Additionally, ageism towards women puts a timeframe on many women’s career and cuts off their success or prevents older women from trying due to the uneven pressure that women face about their looks. Sophomore Robert Fischer observed that “women definitely seem to be objectified in terms of the music industry and they will be treated different because the audience will be looking for different things.” This creates an additional obstacle that filters out many potential talented female artists. Senior Issaac Cheung pointed out that “male artists are generally given more opportunities and representation than female artists. Another way they are treated differently is through objectification, with female artists often being sexualized more than male artists.” Because these expectation of being sexually appealing exists for many women, especially women of color or women in rap or pop, it creates a standard that is unwanted to some. This can contribute to the sexual harassment, including inappropriate interview questions or requests by managers. When women are harassed, many obstacles prevent them from coming forward. An example of this is Megan Fox who was blacklisted from Hollywood after she spoke out about Michael Bay being uncomfortable to work with.

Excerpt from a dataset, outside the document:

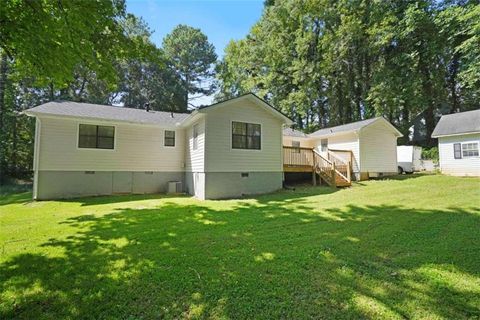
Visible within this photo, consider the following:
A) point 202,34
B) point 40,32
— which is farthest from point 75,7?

When it comes to awards and recognition, women are also often overlooked. According to Billboard, “Women comprised the lowest percentage of nominees in album of the year, with 9.7 percent female nominees over ten years, and producer of the year, with just 1.9 percent female nominees in this category over ten years.” This displays bias and discrimination with what music award shows considered groundbreaking and worthy of recognition. Also, women face unequal treatment when it comes to how media outlets treat them. Junior Haley Ross observed that “there is a discrepancy between what women and men can talk about or say. I was watching a Selena Gomez documentary and it was talking about how she was not able to move on because interviewers kept bringing up past relationships and her past relationships were used as a weapon.” Women are often shamed more heavily for divorces, multiple marriages, and short flings. Additionally, domestic violence against women is a common occurrence in celebrity couples. When a female artist dates a male one, she will receive accusations of being a gold digger, using her partner for ghostwriting, and her career becomes defined by being this partner. Freshman Tasha Gilmor noted similar discrimination stating, “I feel like people try to bring up controversy and beef between two female artists like Taylor vs Selena.”  When two women do well in pop or rap it is seemed as a battle between the two as if there is only room for one popular female artist per genre.

With these issues compounded, it becomes clearer why women dominate so little of musical statistics and award shows despite how important they are to music.